Le débat au Parlement fédéral sur des questions éthiques comme l’avortement et l’euthanasie provoque des tensions entre le CD&V et l’Open VLD, deux partis qui font pourtant partie de la coalition au gouvernement au Fédéral et en Flandre. Ainsi le CD&V n'apprécie pas l'attitude des libéraux flamands. "Nous sommes pourtant toujours partenaires de la coalition", a déclaré le chef de groupe CD&V Servais Verherstraeten à la députée Katja Gabriëlsl'Open VLD lors de l'émission "De zevende dag" ce dimanche.

L'Open VLD soutient la proposition de loi d'autoriser l'avortement jusqu'à 18 semaines de grossesse, ainsi que le projet visant à autoriser l'euthanasie chez les personnes atteintes de démence.

Dans l’émission dominicale de la VRT "De zevende dag", Servais Verherstraeten, chef de groupe CD&V à la chambre, a reproché à son partenaire de coalition l'Open VLD, de ne pas avoir pris en compte la sensibilité de son parti sur ces questions.

"Ce qui me dérange, c'est qu'il y a un an, nous étions parvenus à un compromis équilibré au sein du gouvernement fédéral sur l'avortement", a commencé Servais Verherstraeten. "L'encre sur ce compromis n'est pas encore sèche que de nouvelles propositions sont déjà présentées".

"Nous sommes quand même toujours des partenaires de la coalition", a poursuivi Servais Verherstraeten. "Vous parlez au PS, au PVDA, à Ecolo, mais pas aux chrétiens démocrates".

"Différents projets de loi ont été déposés, nous examinons chacun de ces projets de loi", a défendu Katja Gabriëls (Open VLD). "Nous n'avons plus de gouvernement pour le moment, laissons la démocratie parlementaire tout de même jouer son rôle".

"Nous avons tout de même un gouvernement", a réagi Servais Verherstraeten. "Bien que ce soit un gouvernement en affaires courantes, il y a un accord de coalition. Un accord de coalition n’est pas quelque chose de dérisoire".

Il n’y a aucun mal qu’une majorité parlementaire décide actuellement. Mais il faut être prudent lorsqu’on est en affaires courantes.

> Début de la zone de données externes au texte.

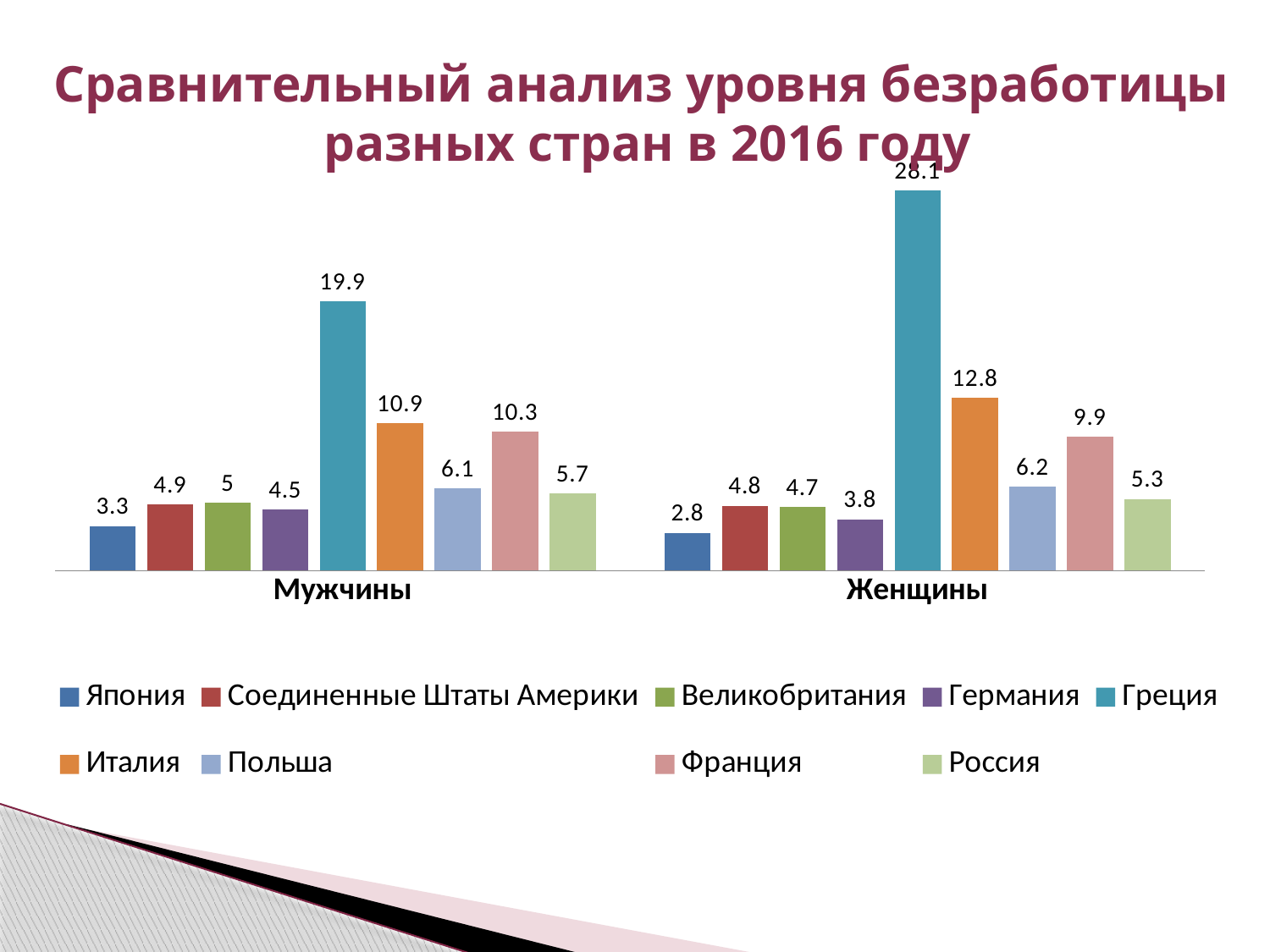
Сколько категорий показано на оси X диаграммы? 2 Какова разница между значениями Италии и Франции в категории «Мужчины»? 0.6 Какое значение уровня безработицы для Греции в категории «Мужчины»? 19.9 На сколько значение для Греции в категории «Женщины» больше значения для Греции в категории «Мужчины»? 8.2 Какого типа эта диаграмма? Столбчатая (bar chart) Сколько рядов (стран) перечислено в легенде диаграммы? 9 Какое значение показано для Японии в категории «Женщины»? 2.8 Что больше: значение для Польши в категории «Мужчины» или значение для России в категории «Мужчины»? Польша Какая страна имеет самый высокий уровень безработицы в категории «Женщины»? Греция Какое значение уровня безработицы для Италии в категории «Женщины»? 12.8 Какая страна имеет самый низкий уровень безработицы в категории «Мужчины»? Япония Каким цветом на диаграмме обозначена Греция? Бирюзовым (сине-зелёным)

On ne peut pas dire allons-y seulement sur des questions qui sont connues pour être très sensibles" estime encore Servais Verherstraeten.

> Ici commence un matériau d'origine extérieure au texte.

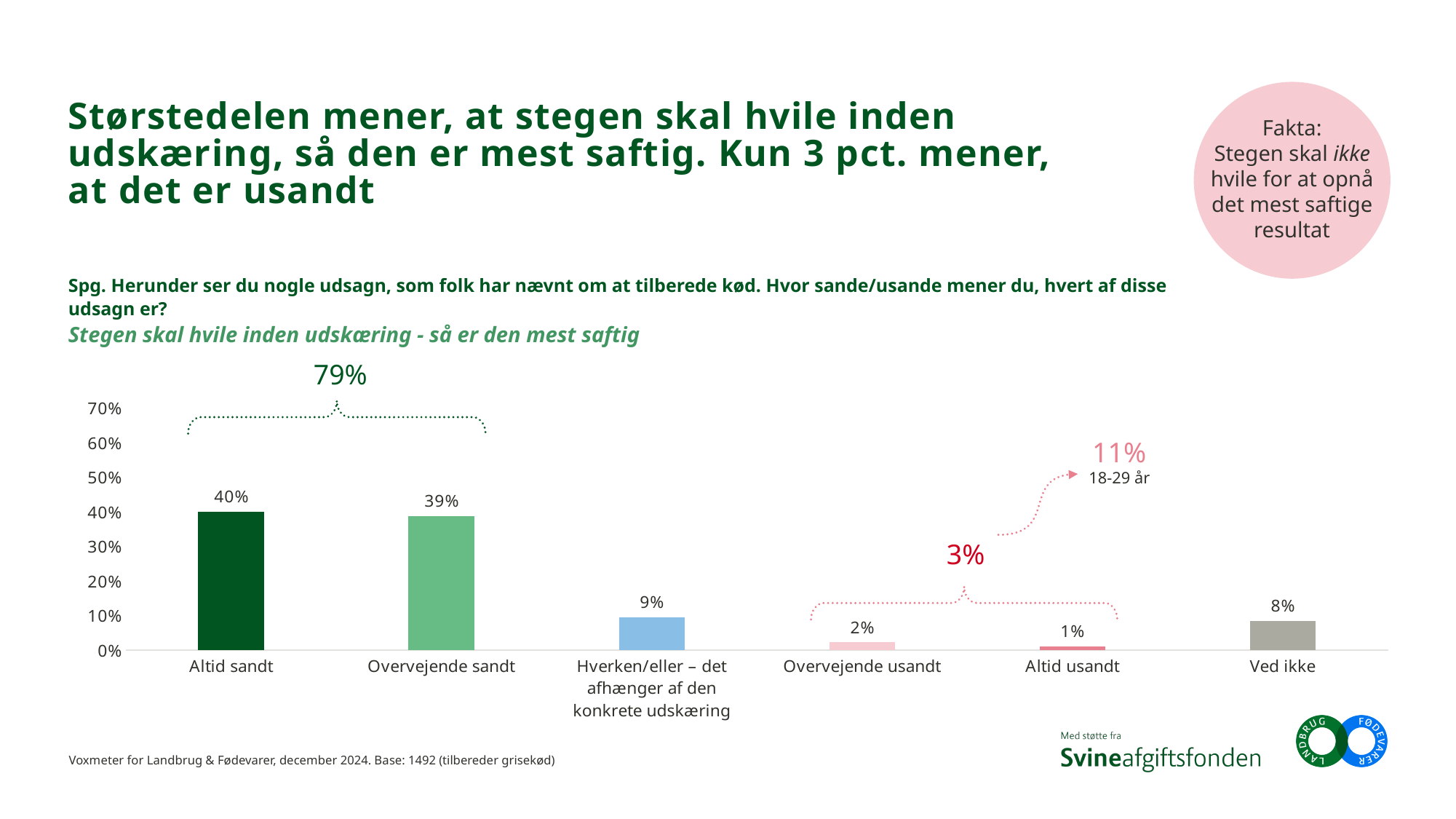
What kind of chart is shown on the slide? Bar chart What is the value for "Altid sandt"? 40% Which category has the lowest value? Altid usandt What is the value for "Hverken/eller – det afhænger af den konkrete udskæring"? 9% How many categories are shown on the x axis? 6 What is the difference between the values for "Altid sandt" and "Overvejende sandt"? 1% Which category has the highest value? Altid sandt What is the value for "Overvejende sandt"? 39% What is the difference between the values for "Hverken/eller – det afhænger af den konkrete udskæring" and "Ved ikke"? 1% Which is larger, the value for "Overvejende usandt" or the value for "Altid usandt"? Overvejende usandt What is the value for "Ved ikke"? 8% What combined percentage is shown above the bracket spanning "Overvejende usandt" and "Altid usandt"? 3%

Huit partis - les socialistes (SPA et PS), les libéraux (Open VLD et MR), les écologistes (Groen et Ecolo) ainsi que DéFI et le PTB- se sont accordés sur des amendements qui font passer de 12 à 18 semaines le délai dans lequel une interruption volontaire de grossesse peut être pratiquée, réduisent à 48 heures le délai de réflexion et dépénalisent complètement l'avortement aussi bien pour les femmes que les médecins.

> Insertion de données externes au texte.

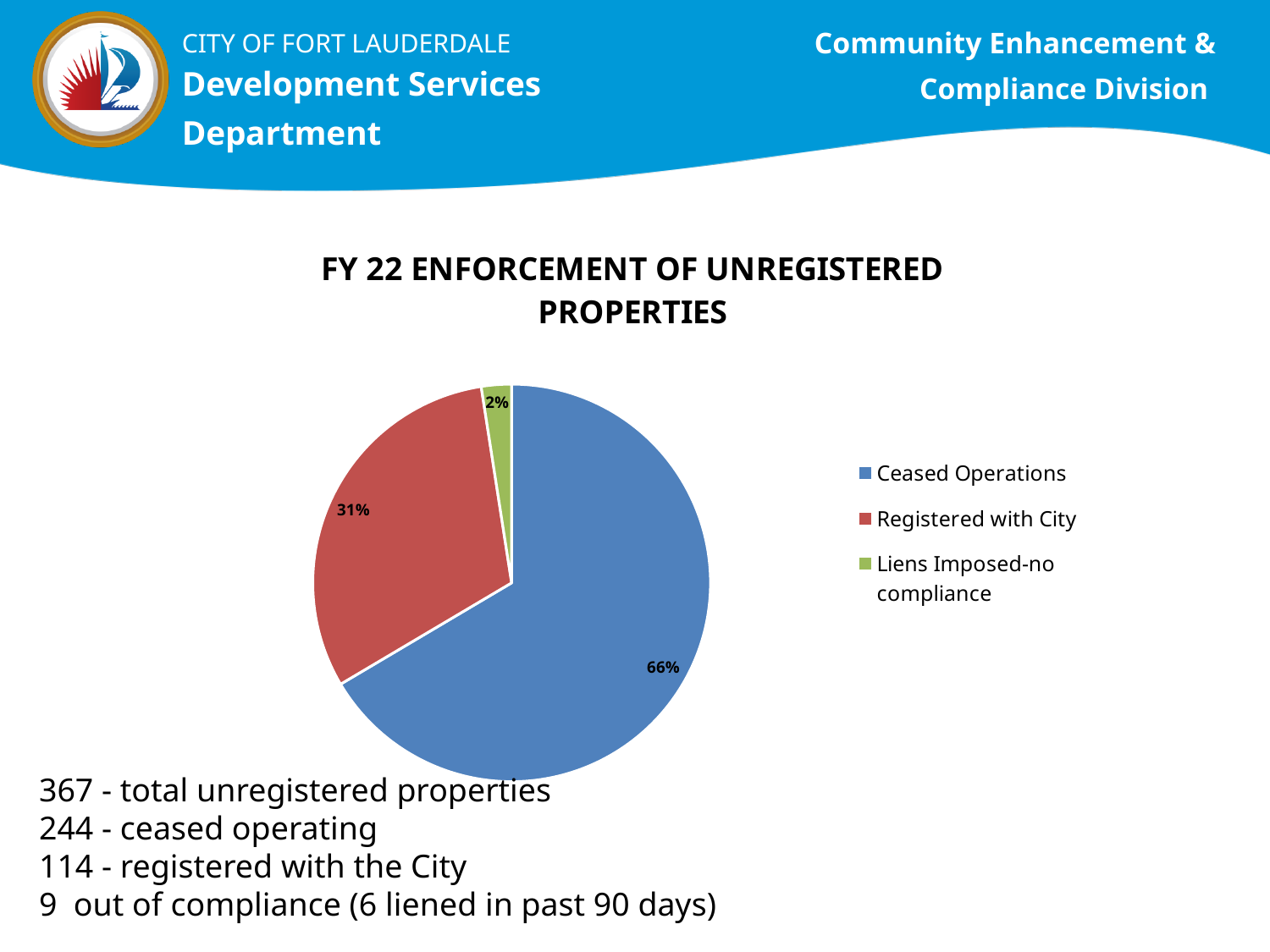
How many slices does the pie chart have? 3 What is the title of the chart? FY 22 ENFORCEMENT OF UNREGISTERED PROPERTIES What share of the pie is Ceased Operations? 66% What is the difference in percentage points between the Ceased Operations slice and the Registered with City slice? 35 What kind of chart is shown on the slide? pie chart Which category has the largest slice of the pie? Ceased Operations What share of the pie is Liens Imposed-no compliance? 2% Which category has the smallest slice of the pie? Liens Imposed-no compliance How many entries does the legend list? 3 What share of the pie is Registered with City? 31% Which is larger, the Registered with City slice or the Liens Imposed-no compliance slice? Registered with City What colour is the Registered with City slice? red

Le nouveau dispositif vise à adapter à la situation d'aujourd'hui une législation qui remonte pour ses conditions principales à 1990, même si des changements sont intervenus en 2018. Les auteures veulent notamment répondre au problème des 500 à 1000 femmes qui chaque année se rendent aux Pays-Bas pour avorter.